Брис невозмутимо продолжает, взмахнув рукой:
– Да, но папа хочет возглавить городской Совет…
Я прерываю его, сощурившись:
– Молодежный? – Мои мысли переносятся к доброму Люку Тирсету, который точно не заслуживает, чтобы его сдвинули с должности.
Макензи хрипло смеется.
– Нет, Сэм, – облизывает тот губы, – официальный. Я просто думаю, что ему понадобится моя помощь, моя поддержка. Он ведь совсем один здесь.
Неужели только сейчас Брис это понял? Хотя, по слухам, у него очень натянутые отношения с отцом.
Я киваю на каждое сказанное им предложение, держась за ручку двери, в которую мне не терпится войти.
– Отличное платье, кстати, – наконец Макензи меняет тему, он указывает пальцем на мой черный полупрозрачный наряд, оценивающе подмигивая. – Тебе очень идет.
– Спасибо, – благодарю его, сдержанно улыбаясь.

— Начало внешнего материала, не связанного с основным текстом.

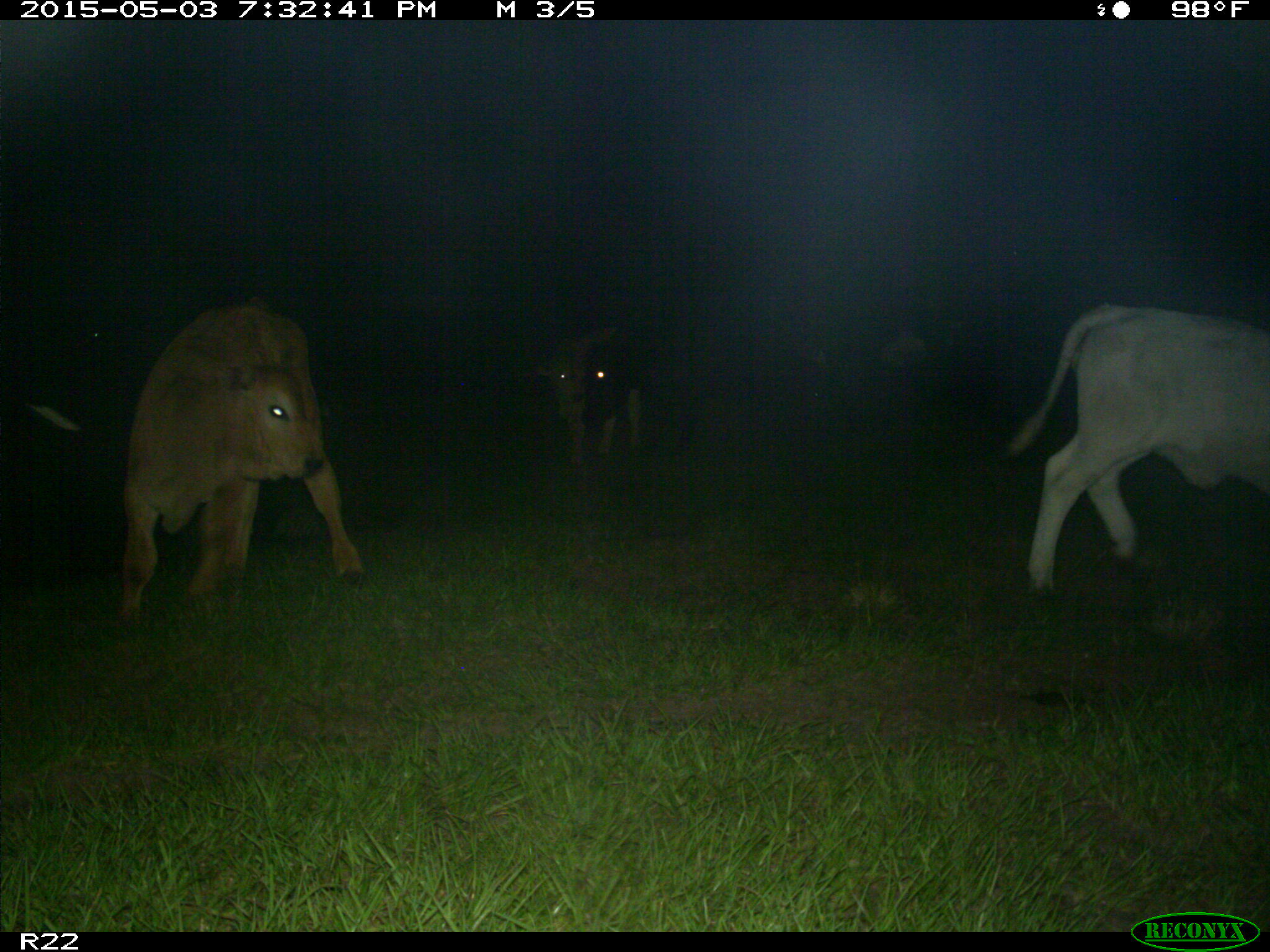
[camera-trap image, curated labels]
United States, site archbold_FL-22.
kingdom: Animalia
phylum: Chordata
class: Mammalia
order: Artiodactyla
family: Bovidae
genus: Bos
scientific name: Bos taurus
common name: domestic cow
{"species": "Bos taurus (domestic cow)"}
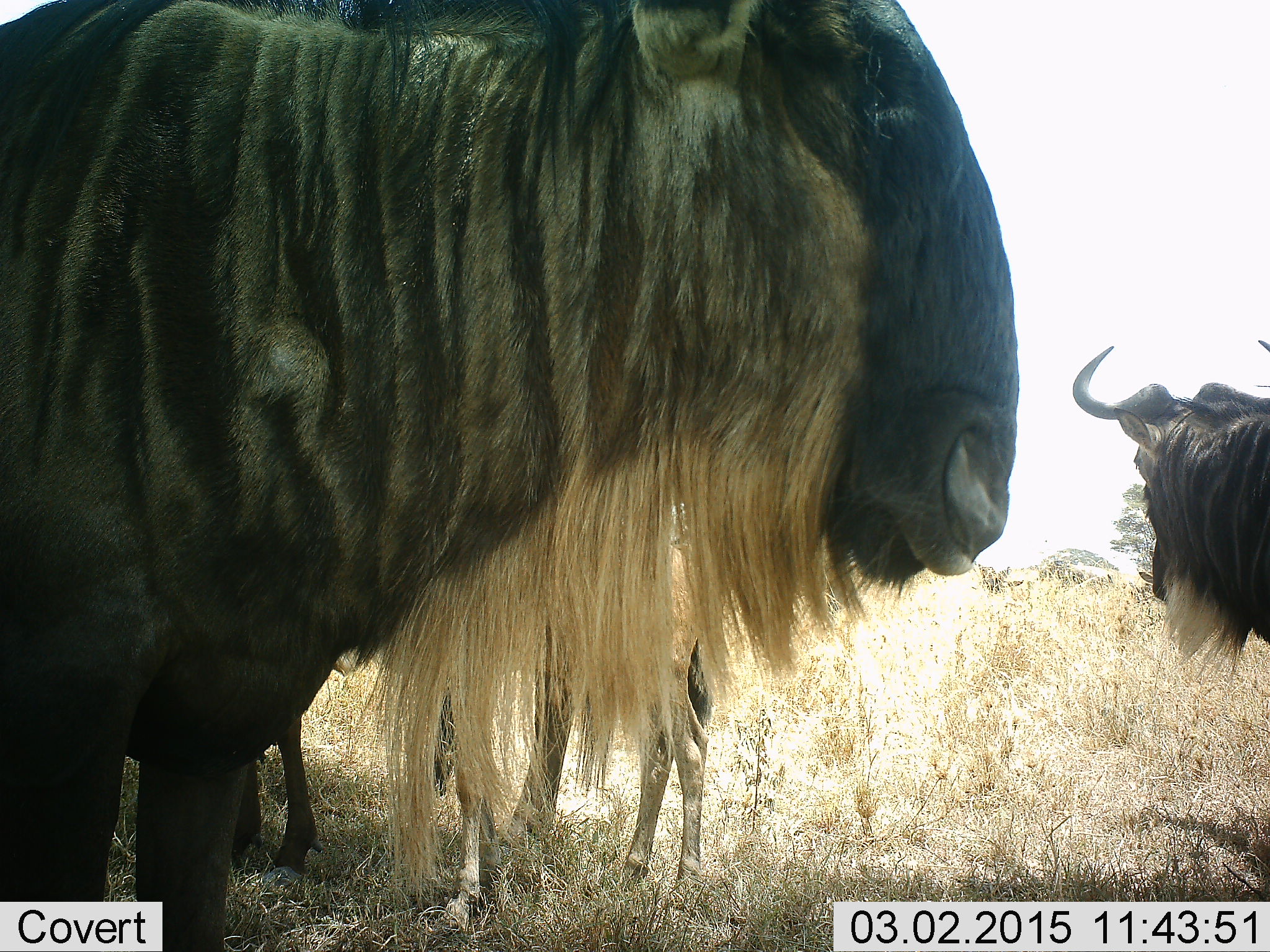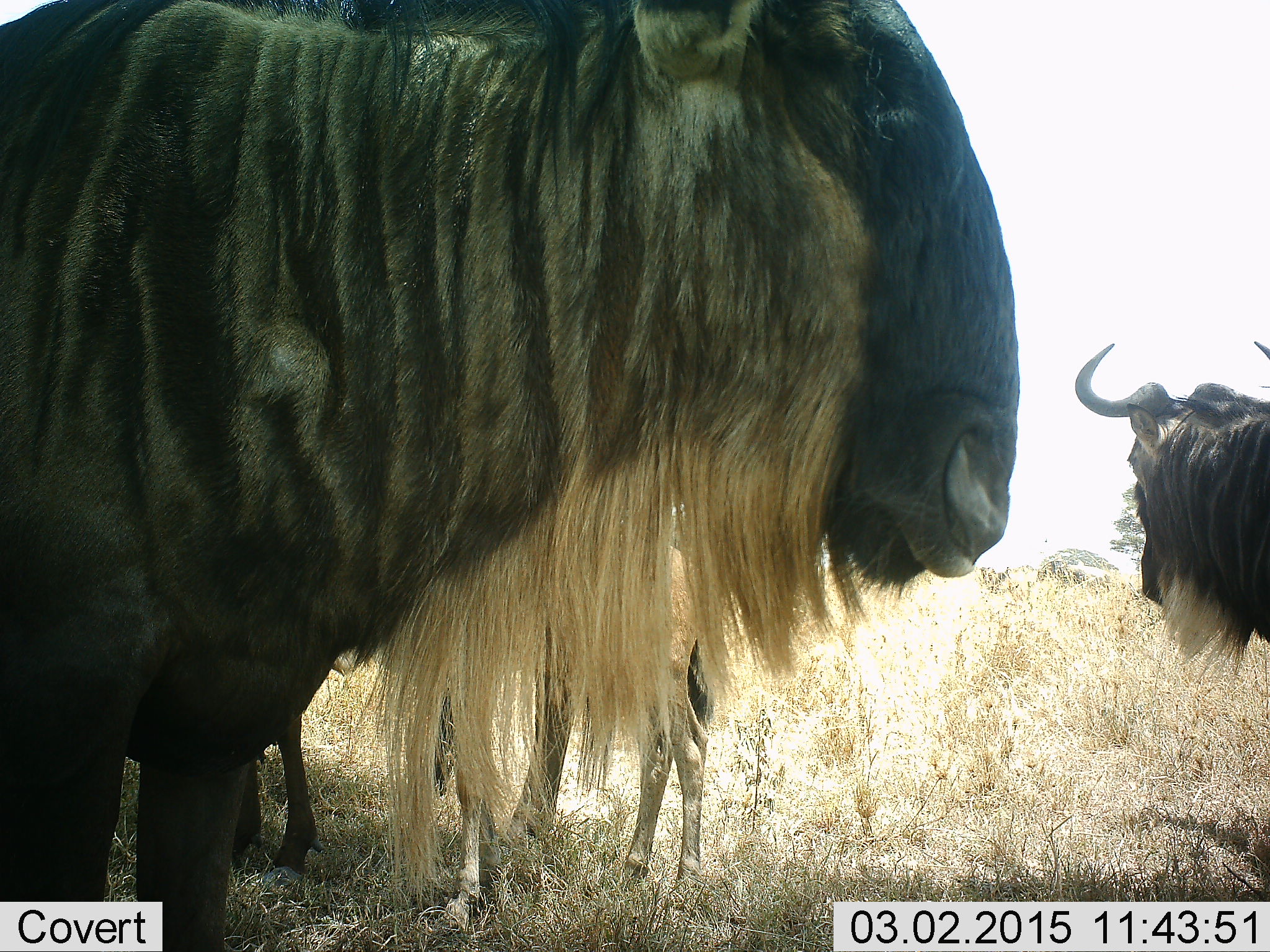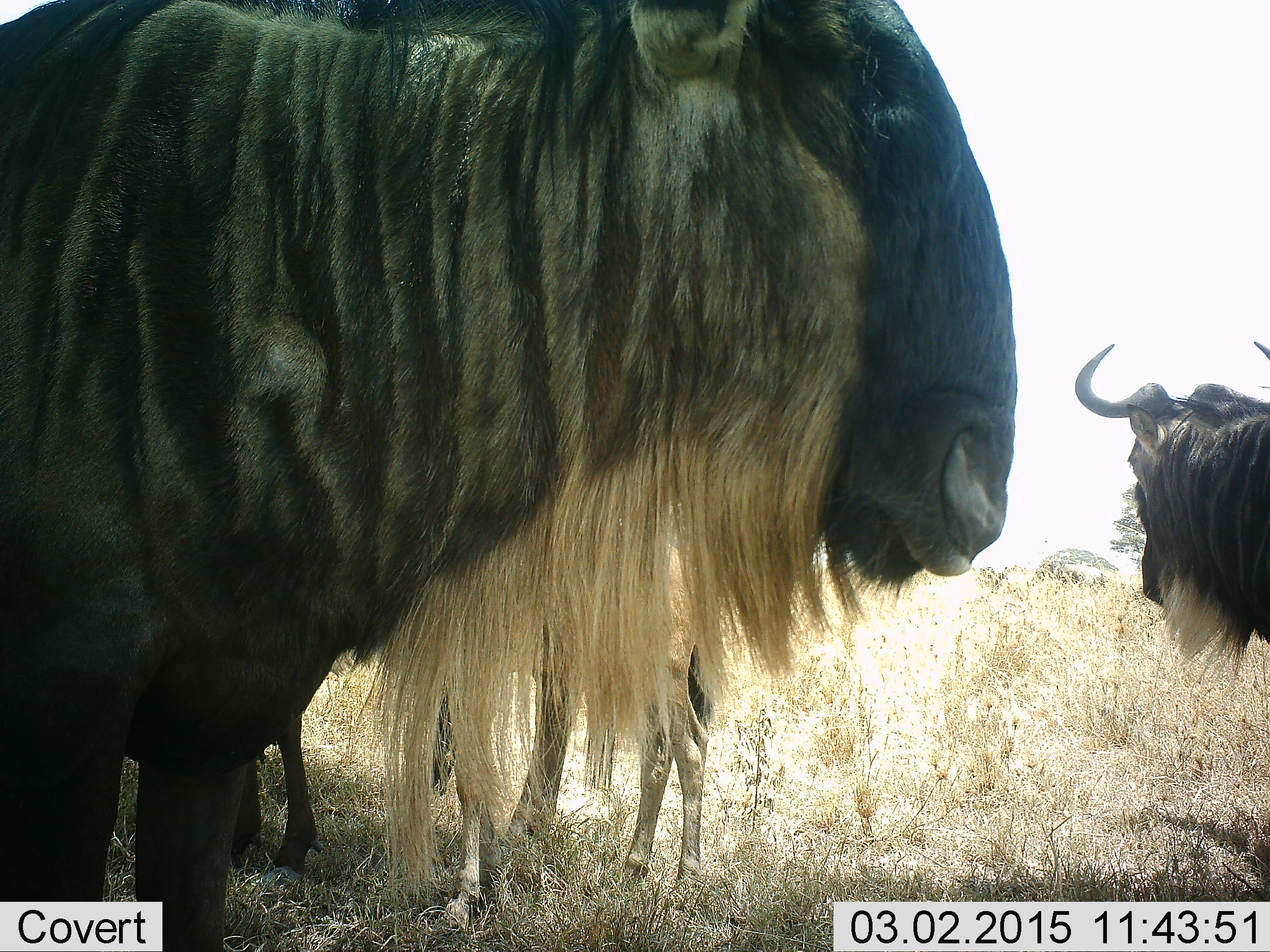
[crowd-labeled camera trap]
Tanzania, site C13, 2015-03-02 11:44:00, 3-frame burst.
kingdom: Animalia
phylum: Chordata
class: Mammalia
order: Artiodactyla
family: Bovidae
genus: Connochaetes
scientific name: Connochaetes taurinus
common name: blue wildebeest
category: wildebeest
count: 4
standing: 92%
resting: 0%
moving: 8%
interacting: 0%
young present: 75%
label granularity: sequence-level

Пару минут глупых вопросов спустя, он подходит ближе, поздравляет меня с днем рождения, поцеловав в щеку, и спускается вниз. Брис никогда не целовал меня на прощание. Но я отмахиваюсь от назойливых мыслей и уже собираюсь пройти к своей малышке, как на телефон приходит сообщение. Чувствуется неоднократная вибрация через черный клатч. Я открываю его и достаю оттуда мобильный.
Этот номер я помню наизусть – тот, с которого звонил мне Джереми из Испании. Это его мадридский номер. Открываю сообщение дрожащими пальцами.
«С днем рождения», – значится в нем.
Много лет назад я призналась Джеру, что родилась вечером, в сорок минут десятого. Он не забыл. На часах ровно 9:40 pm.
Саманта
Два года спустя
Палм-Бей, Флорида
Сладенькие ручонки моей дочери кладут охапку полевых, собранных усердно ею, цветов на гранитную плиту. Она сбрасывает с надгробия пожухлые осенние листья, рассматривая надпись, хотя в свои три с половиной годика она еще не умеет читать. Просто водит пальчиками по имени, которое мне дорого, и которое всегда будет дорого.
Майкл Хейз.
Мое тело немного дрожит, и эта дрожь грозится превратиться в слезы, стекающие по скулам. Но я держусь, чтобы Даниэль не пришлось смотреть на плачущую мать. Боже, это было так давно… Прошло больше шести лет, а я до сих пор помню день его похорон, как будто это было вчера. Помню Аарона, который не мог встать с колен все то время, пока мы стойко стояли на ногах, слушая слова священника о прощении и прощании.